### SHORT EXERCISE
Reproduce the following records line for line, with no changes.

### MATERIAL SHOWN
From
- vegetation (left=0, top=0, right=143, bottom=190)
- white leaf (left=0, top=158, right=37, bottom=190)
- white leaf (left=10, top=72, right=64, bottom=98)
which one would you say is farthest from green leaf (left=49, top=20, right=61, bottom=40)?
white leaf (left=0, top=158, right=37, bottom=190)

### COMPLETE OUTPUT
From
- vegetation (left=0, top=0, right=143, bottom=190)
- white leaf (left=0, top=158, right=37, bottom=190)
- white leaf (left=10, top=72, right=64, bottom=98)
which one would you say is farthest from green leaf (left=49, top=20, right=61, bottom=40)?
white leaf (left=0, top=158, right=37, bottom=190)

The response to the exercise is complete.